The ingestion pipeline is operational. Three weeks of building, testing, and refining against real data from my corpus. The results are better than expected, but the challenges were different from what I anticipated.
Pipeline Architecture
Stage 1: Format Normalization. Twenty-three years of digital artifacts means every email client, every chat platform, every file format from the last two decades. PST archives from Outlook. EML files. Chat exports from platforms that no longer exist. Voice transcripts in varying quality. Journals in plain text, Markdown, and proprietary formats. Everything normalizes to a common structure with metadata preservation.

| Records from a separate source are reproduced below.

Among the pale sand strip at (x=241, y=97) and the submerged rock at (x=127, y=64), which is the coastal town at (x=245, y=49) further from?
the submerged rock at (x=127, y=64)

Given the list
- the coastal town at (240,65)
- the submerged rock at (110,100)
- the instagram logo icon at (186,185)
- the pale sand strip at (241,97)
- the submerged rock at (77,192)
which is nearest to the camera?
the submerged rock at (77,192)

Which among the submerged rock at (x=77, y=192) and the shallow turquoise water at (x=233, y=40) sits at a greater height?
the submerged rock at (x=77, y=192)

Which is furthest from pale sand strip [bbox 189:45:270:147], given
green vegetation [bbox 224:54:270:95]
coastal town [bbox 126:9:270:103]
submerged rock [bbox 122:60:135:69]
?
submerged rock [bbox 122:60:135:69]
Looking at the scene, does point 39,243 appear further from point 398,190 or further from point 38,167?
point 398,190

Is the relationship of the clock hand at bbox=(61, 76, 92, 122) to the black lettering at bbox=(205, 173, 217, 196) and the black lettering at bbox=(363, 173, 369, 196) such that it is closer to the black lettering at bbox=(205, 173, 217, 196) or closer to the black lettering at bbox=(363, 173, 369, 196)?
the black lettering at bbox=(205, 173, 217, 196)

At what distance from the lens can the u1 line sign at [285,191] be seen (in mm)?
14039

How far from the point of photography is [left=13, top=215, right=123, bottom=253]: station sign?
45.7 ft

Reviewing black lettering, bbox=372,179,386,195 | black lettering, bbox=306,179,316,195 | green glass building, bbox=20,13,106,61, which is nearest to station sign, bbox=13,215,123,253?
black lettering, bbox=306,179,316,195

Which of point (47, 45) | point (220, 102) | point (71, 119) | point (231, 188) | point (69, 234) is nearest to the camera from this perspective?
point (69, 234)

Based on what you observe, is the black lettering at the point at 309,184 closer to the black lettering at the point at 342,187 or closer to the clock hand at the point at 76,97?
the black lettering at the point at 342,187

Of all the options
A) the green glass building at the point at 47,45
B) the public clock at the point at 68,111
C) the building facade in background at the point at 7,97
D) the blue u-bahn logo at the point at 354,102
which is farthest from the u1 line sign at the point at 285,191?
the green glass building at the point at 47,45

Stage 2: Decision Identification. This is where it gets interesting. NLP models identify decision moments within each artifact. Not every sentence is a decision. Most text is context, narrative, or administrative noise. The extraction layer identifies the moments where a choice was made, a position was taken, a direction was set, or a reversal occurred.
Stage 3: Context Reconstruction. Each identified decision is enriched with its surrounding context. What signals preceded it? What constraints were explicit? What alternatives were mentioned or implied? What stakeholders were involved? What was the apparent risk tolerance?
Stage 4: Graph Integration. Decisions with their contexts are added to the lattice. Edges form between structurally similar decisions across domains and time periods.
What Surprised Me
The journal entries are more valuable than the emails. Emails capture what I decided and communicated. Journals capture why. The internal reasoning that preceded or followed action. Having both layers, the external action and the internal reasoning, gives Tessera something no system trained only on communications can achieve: the ability to connect what was decided with why it was decided.